Felsefe yapıtlarının değeri ne denli büyük olursa olsun, Campanella’dan bugüne kalan, adını ölümsüzleştiren şey, hiçbir kuşku yok ki, Güneş ülkesi’nden dile getirdiği toplumsal bir düzen düşüncesidir. İlk defa Utrecht’de 1643’de basılmış olan Güneş Ülkesi, (The City of the Sun) Platon’un Devlet’i ve Thomas More’un Utopia’sıyla aynı düşünce çizgisi üzerinde, insanoğlunu mutlu bir yaşayışa kavuşturma yolundaki isteklerin en temiziyle yazılmış yapıtların başında gelir.

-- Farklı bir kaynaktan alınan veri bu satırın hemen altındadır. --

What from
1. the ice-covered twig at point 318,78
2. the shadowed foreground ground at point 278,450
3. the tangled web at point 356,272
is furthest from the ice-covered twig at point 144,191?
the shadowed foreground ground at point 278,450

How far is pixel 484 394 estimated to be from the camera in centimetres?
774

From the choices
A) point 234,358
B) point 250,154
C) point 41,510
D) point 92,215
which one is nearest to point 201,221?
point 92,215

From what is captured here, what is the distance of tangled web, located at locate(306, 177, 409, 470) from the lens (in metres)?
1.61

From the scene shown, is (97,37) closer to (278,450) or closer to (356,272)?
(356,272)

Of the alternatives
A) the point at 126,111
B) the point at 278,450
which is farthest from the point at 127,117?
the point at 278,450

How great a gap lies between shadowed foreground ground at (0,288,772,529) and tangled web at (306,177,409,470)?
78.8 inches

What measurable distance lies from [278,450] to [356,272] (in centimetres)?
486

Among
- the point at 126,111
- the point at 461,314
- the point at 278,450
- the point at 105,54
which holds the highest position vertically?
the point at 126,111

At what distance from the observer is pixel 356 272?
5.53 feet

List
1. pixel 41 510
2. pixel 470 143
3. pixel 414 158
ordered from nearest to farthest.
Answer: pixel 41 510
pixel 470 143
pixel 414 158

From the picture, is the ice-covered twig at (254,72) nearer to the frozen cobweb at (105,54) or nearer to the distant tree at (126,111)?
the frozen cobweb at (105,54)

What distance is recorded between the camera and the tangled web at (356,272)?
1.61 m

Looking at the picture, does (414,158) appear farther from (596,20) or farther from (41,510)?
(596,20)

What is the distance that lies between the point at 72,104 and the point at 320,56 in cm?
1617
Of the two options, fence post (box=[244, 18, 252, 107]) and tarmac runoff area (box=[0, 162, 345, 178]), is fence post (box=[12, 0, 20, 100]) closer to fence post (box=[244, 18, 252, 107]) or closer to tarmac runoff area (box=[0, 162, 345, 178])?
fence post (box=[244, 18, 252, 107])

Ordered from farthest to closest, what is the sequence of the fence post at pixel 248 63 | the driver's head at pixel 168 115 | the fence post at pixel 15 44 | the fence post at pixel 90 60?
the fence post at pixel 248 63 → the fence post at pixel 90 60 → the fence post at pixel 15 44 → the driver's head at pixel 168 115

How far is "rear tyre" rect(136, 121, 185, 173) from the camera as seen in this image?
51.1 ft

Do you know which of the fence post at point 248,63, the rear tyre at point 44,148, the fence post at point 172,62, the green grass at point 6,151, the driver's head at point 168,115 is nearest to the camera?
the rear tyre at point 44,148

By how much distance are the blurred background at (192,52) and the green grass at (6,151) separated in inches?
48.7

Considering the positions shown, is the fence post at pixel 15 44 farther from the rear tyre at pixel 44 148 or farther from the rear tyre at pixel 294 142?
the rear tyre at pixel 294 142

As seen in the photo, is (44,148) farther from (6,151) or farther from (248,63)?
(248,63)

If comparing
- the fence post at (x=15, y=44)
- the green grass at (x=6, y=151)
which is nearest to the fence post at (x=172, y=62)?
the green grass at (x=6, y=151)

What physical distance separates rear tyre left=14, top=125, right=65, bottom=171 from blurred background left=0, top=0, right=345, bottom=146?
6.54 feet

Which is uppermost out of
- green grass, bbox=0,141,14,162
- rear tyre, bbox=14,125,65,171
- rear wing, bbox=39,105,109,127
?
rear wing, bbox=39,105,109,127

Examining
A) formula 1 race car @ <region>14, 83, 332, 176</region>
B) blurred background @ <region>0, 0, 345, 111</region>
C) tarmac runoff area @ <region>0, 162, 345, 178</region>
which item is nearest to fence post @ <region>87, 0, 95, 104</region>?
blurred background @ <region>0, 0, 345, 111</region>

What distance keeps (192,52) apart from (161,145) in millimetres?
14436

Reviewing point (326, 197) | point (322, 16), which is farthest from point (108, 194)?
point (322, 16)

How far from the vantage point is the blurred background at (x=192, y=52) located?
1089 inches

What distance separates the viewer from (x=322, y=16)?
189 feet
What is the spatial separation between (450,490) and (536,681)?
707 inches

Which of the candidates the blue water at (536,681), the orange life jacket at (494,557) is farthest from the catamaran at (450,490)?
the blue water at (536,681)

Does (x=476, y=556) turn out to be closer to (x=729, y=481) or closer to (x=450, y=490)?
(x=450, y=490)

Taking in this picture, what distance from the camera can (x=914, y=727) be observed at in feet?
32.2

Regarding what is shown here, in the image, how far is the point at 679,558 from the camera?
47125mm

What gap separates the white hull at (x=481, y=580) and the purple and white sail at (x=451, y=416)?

Güneş Ülkesi Campanella’nın, günün birinde gerçekleşeceğini düşündüğü filozofça bir devlet tasarısıdır. Campanella bütün kötülüklerin ve haksızlıkların kaynağını, insanın kendinden başkasını düşünmemesinde, dünya malının ‘benim’ ‘senin’ diye bölüşülmesinde buluyor. Ona göre, insanlar, genel çıkar kaygısından uzak oldukları sürece, kendi dar çevresinde, kendilerinden başkasını düşünmezler. Oysa toplum halinde birleşen insanların amacı genel çıkar olmalıdır. Özel çıkarları kaldıralım, ortada toplum yararından başka bir şey kalmaz. Bencil davranışlar, eninde sonunda, toplum güçlerinin çatışmasına yol açar. Oysa bu güçlerin genel çıkara yönelmesi, güçler arasında tutarlı bir denge yaratır. Bu yüzden, Güneş Ülkesi’nde her şey devletin, genel çıkarın buyruğu altındadır.
Campanella toplumcu ve devrimci ilkelerden yola çıkarak; "Ben doğacak yeni sabahların çan sesiyim" demiştir.